-- EXERCISE PROMPT --
Copy the records from their beginning up to and including the line that contains "What is the title of the slide containing". Leave the pictures out of your copy.

▼▼▼

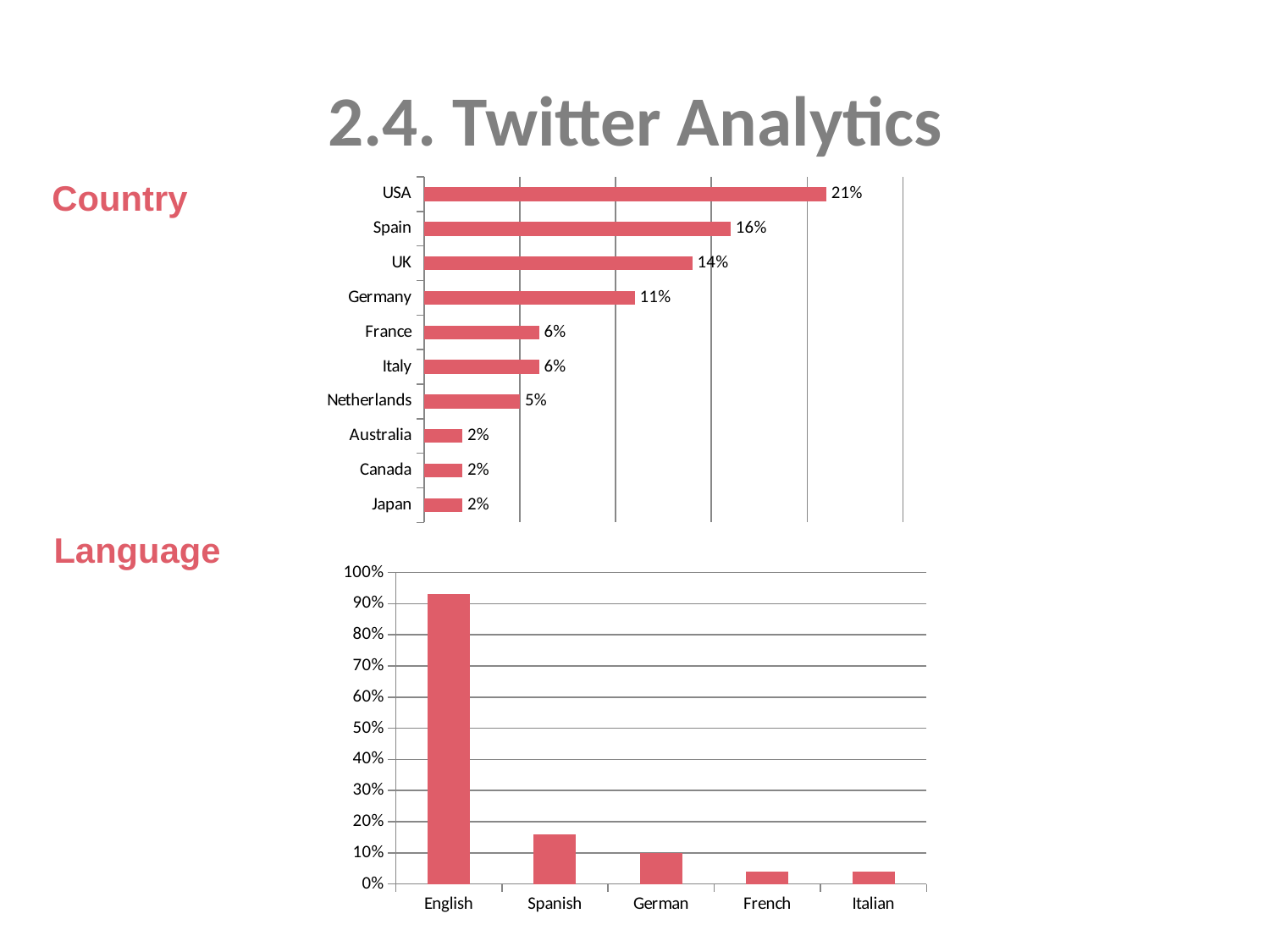
In the Language chart, which language has the highest value? English How many countries are shown in the Country chart? 10 In the Country chart, what is the difference between the values for USA and UK? 7% What kind of chart is the Language chart? Bar chart In the Country chart, what is the value for Germany? 11% In the Country chart, which is larger, the value for Netherlands or the value for France? France In the Country chart, what is the value for Netherlands? 5% In the Country chart, which country has the highest value? USA In the Country chart, what is the value for Spain? 16% In the Language chart, is the value for Spanish greater or less than 20%? less In the Language chart, is the value for English greater or less than 90%? greater How many languages are shown in the Language chart? 5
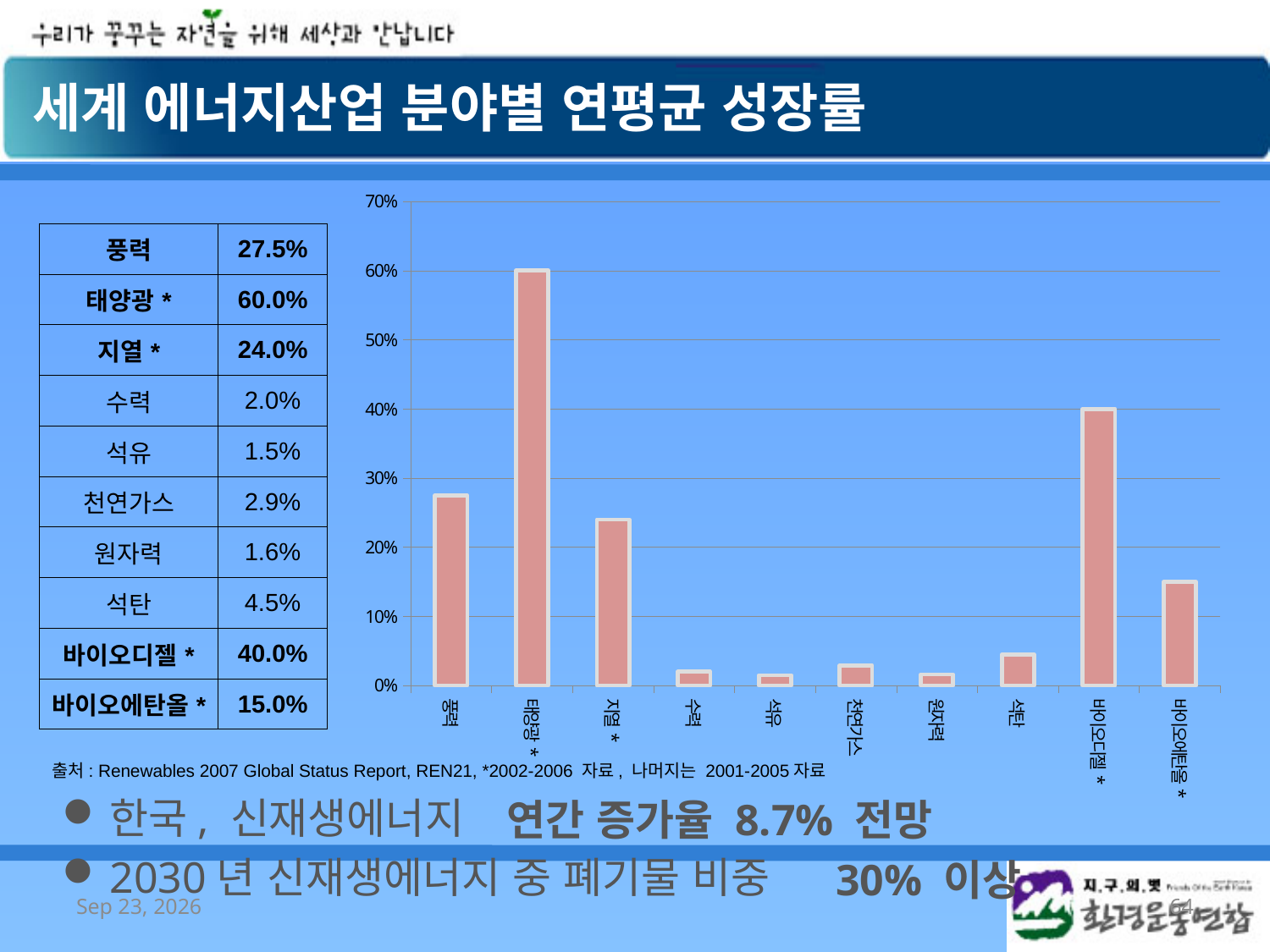
What is the title of the slide containing the chart? 세계 에너지산업 분야별 연평균 성장률 What is the average annual growth rate shown for 태양광 *? 60.0% What is the value for 석탄? 4.5% Is the value for 바이오에탄올 * greater or less than 10%? greater Which is larger, the value for 풍력 or the value for 지열 *? 풍력 What is the value for 풍력? 27.5% How many categories are plotted in the chart? 10 Which category has the highest growth rate in the chart? 태양광 * Is the value for 수력 greater or less than 10%? less What is the difference between the values for 태양광 * and 바이오디젤 *? 20.0% What value is shown for 바이오디젤 *? 40.0% What kind of chart is shown on the slide? bar chart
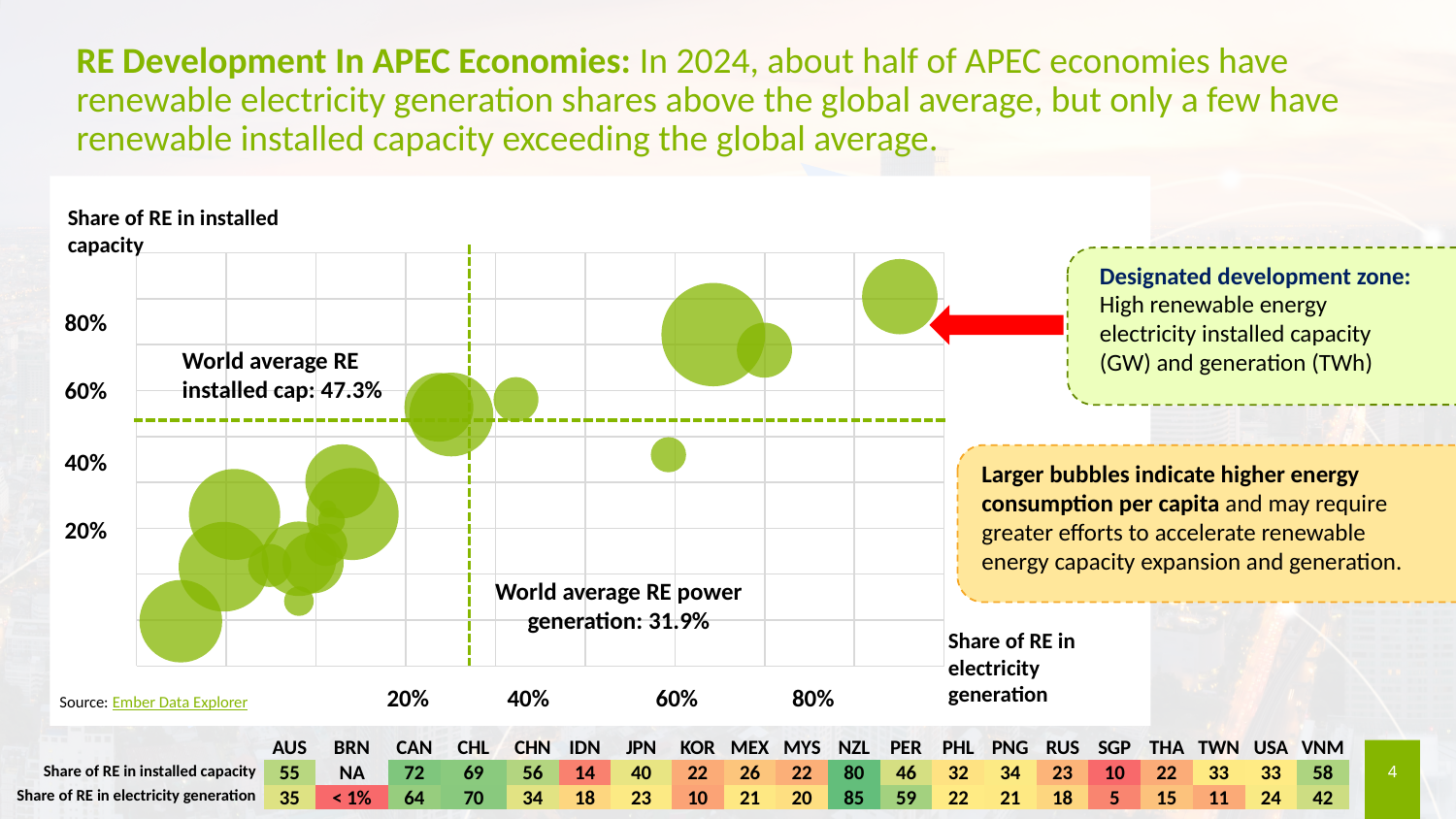
Which economy has the highest share of RE in installed capacity in the table? NZL What is the world average RE power generation share marked by the vertical dashed line? 31.9% What is the difference between CAN's and AUS's share of RE in installed capacity? 17 Which economy has the highest share of RE in electricity generation in the table? NZL Which has a higher share of RE in electricity generation, PER or PHL? PER Which economy has the lowest numeric share of RE in installed capacity in the table? SGP What kind of chart is shown on the slide? bubble chart According to the table, what is the share of RE in electricity generation for CHL? 70 How many economies are listed in the table below the chart? 20 According to the table, what is the share of RE in electricity generation for BRN? < 1% According to the table, what is the share of RE in installed capacity for AUS? 55 What is the world average RE installed capacity share marked by the horizontal dashed line? 47.3%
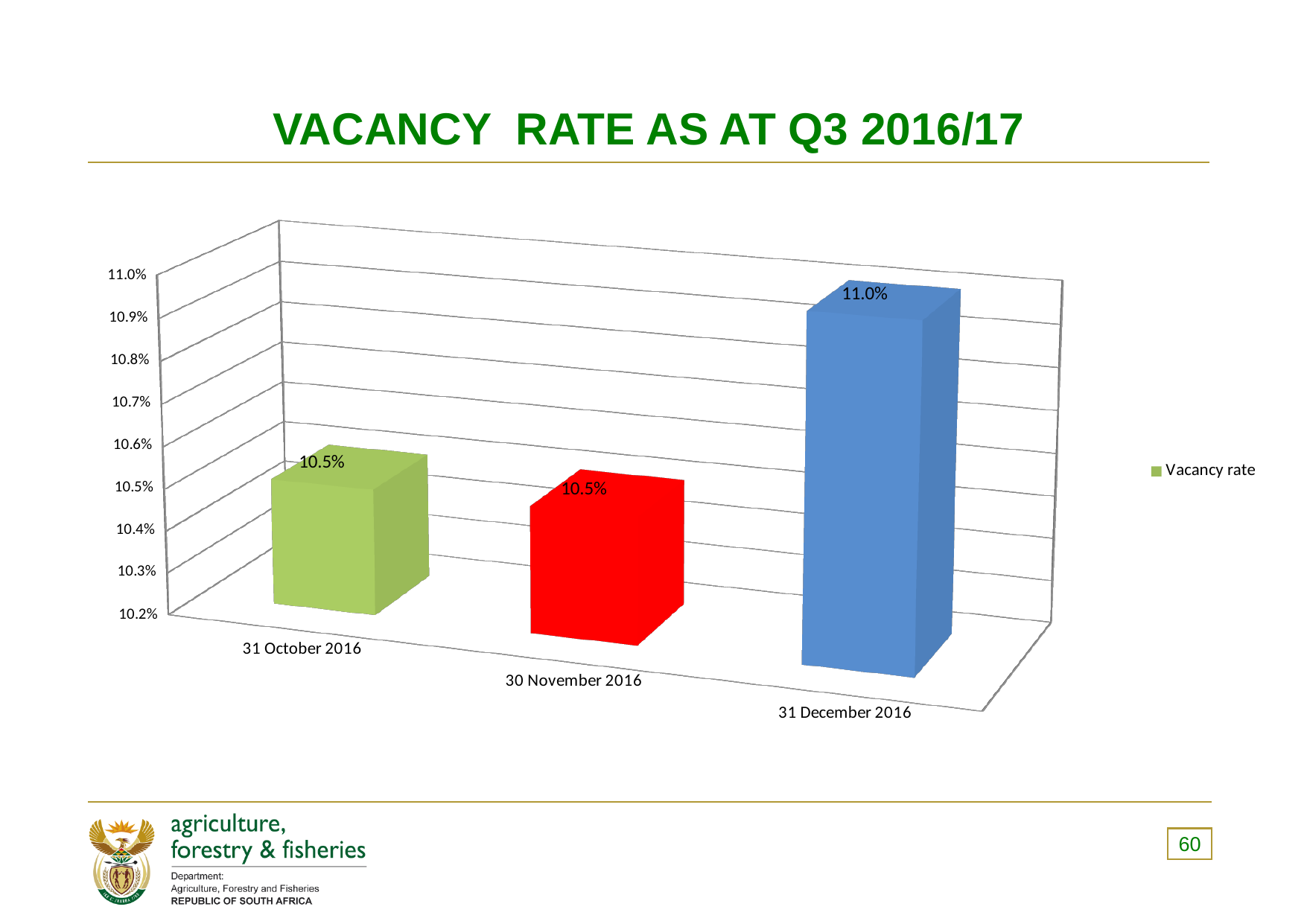
How many series does the legend list? 1 Is the vacancy rate for 31 October 2016 greater or less than 10.8%? less What kind of chart is shown on the slide? bar chart Is the vacancy rate for 31 December 2016 greater or less than 10.8%? greater Which date has the highest vacancy rate? 31 December 2016 How many dates are shown on the chart? 3 What is the vacancy rate for 31 October 2016? 10.5% What is the title of the slide? VACANCY RATE AS AT Q3 2016/17 Which is larger, the vacancy rate on 30 November 2016 or on 31 December 2016? 31 December 2016 What is the difference between the vacancy rate on 31 December 2016 and on 31 October 2016? 0.5% What is the vacancy rate for 30 November 2016? 10.5% What is the vacancy rate for 31 December 2016? 11.0%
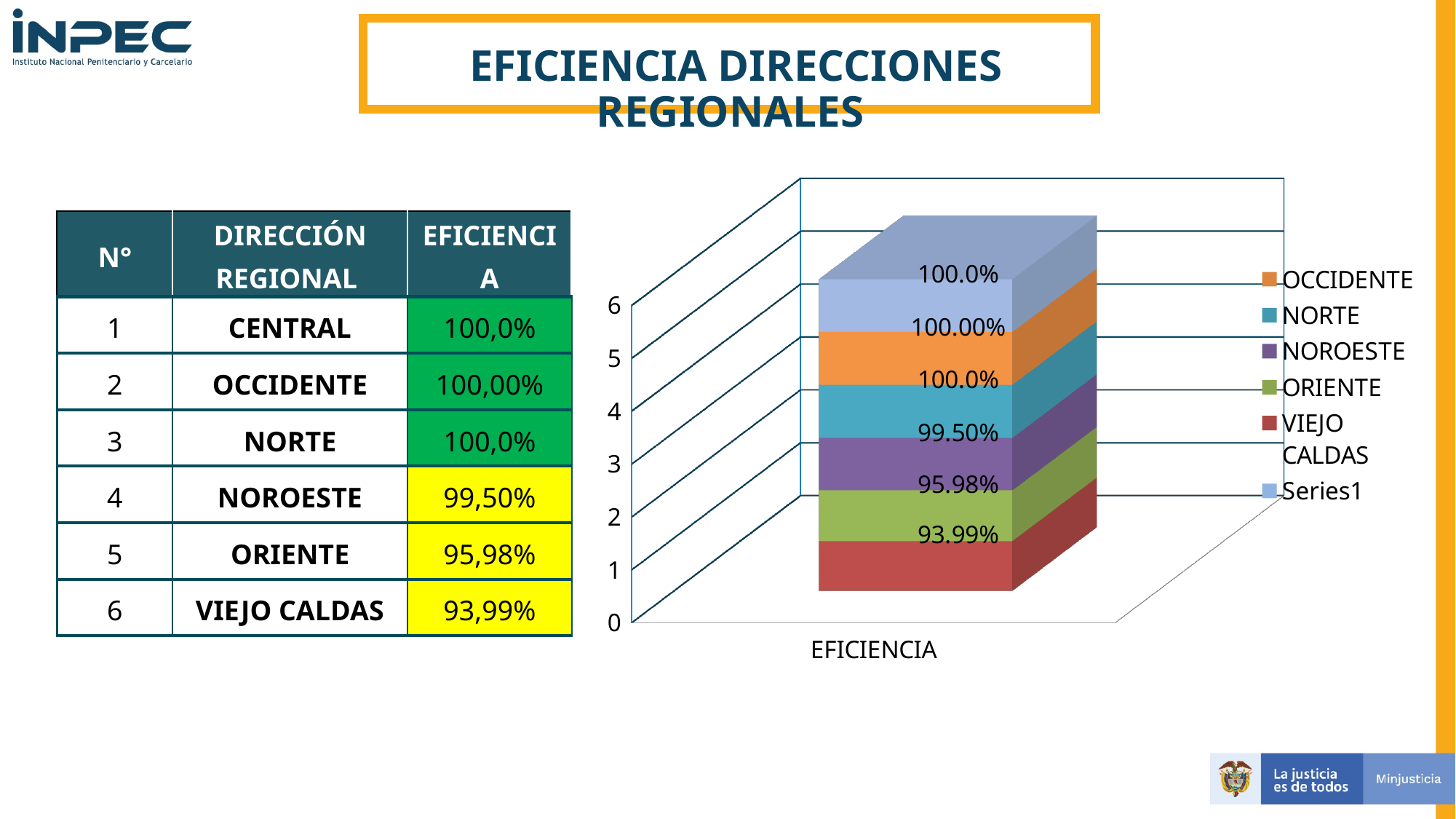
What is the value labelled for VIEJO CALDAS in the chart? 93.99% How many categories are shown on the x axis of the chart? 1 How many series does the chart legend list? 6 What is the difference between the labelled values for NOROESTE and ORIENTE in the chart? 3.52 percentage points What is the value labelled for OCCIDENTE in the chart? 100.00% What type of chart is shown on the slide? Bar chart What is the value labelled for NOROESTE in the chart? 99.50% Which is larger in the chart, the value for ORIENTE or the value for VIEJO CALDAS? ORIENTE Which series has the lowest labelled value in the chart? VIEJO CALDAS Which legend entry in the chart is shown in light blue? Series1 What is the category label shown on the x axis of the chart? EFICIENCIA What is the value labelled for ORIENTE in the chart? 95.98%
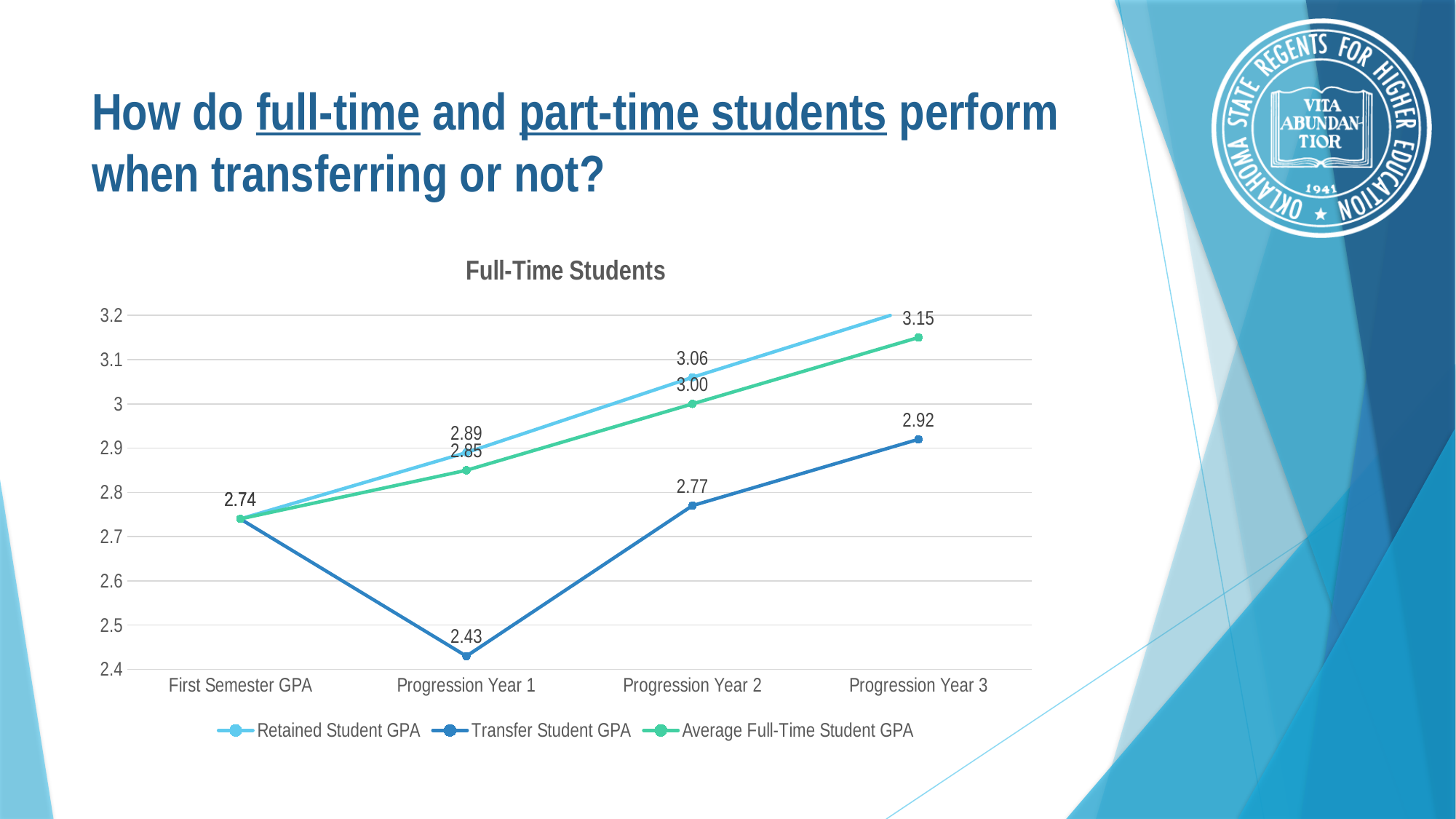
What is the Transfer Student GPA at Progression Year 3? 2.92 What is the difference between the Retained Student GPA and the Transfer Student GPA at Progression Year 1? 0.46 How many categories are shown on the x axis? 4 At Progression Year 2, which is larger: the Retained Student GPA or the Transfer Student GPA? Retained Student GPA Is the Retained Student GPA at Progression Year 3 greater or less than 3.1? greater What is the Transfer Student GPA at Progression Year 1? 2.43 What is the Average Full-Time Student GPA at Progression Year 2? 3.00 What is the Retained Student GPA at Progression Year 2? 3.06 How many series does the legend list? 3 What is the title of the chart? Full-Time Students At which category is the Transfer Student GPA lowest? Progression Year 1 What kind of chart is shown on the slide? line chart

▲▲▲

-- YOUR RESPONSE --
In the Language chart, which language has the highest value? English How many countries are shown in the Country chart? 10 In the Country chart, what is the difference between the values for USA and UK? 7% What kind of chart is the Language chart? Bar chart In the Country chart, what is the value for Germany? 11% In the Country chart, which is larger, the value for Netherlands or the value for France? France In the Country chart, what is the value for Netherlands? 5% In the Country chart, which country has the highest value? USA In the Country chart, what is the value for Spain? 16% In the Language chart, is the value for Spanish greater or less than 20%? less In the Language chart, is the value for English greater or less than 90%? greater How many languages are shown in the Language chart? 5
What is the title of the slide containing the chart? 세계 에너지산업 분야별 연평균 성장률 What is the average annual growth rate shown for 태양광 *? 60.0% What is the value for 석탄? 4.5% Is the value for 바이오에탄올 * greater or less than 10%? greater Which is larger, the value for 풍력 or the value for 지열 *? 풍력 What is the value for 풍력? 27.5% How many categories are plotted in the chart? 10 Which category has the highest growth rate in the chart? 태양광 * Is the value for 수력 greater or less than 10%? less What is the difference between the values for 태양광 * and 바이오디젤 *? 20.0% What value is shown for 바이오디젤 *? 40.0% What kind of chart is shown on the slide? bar chart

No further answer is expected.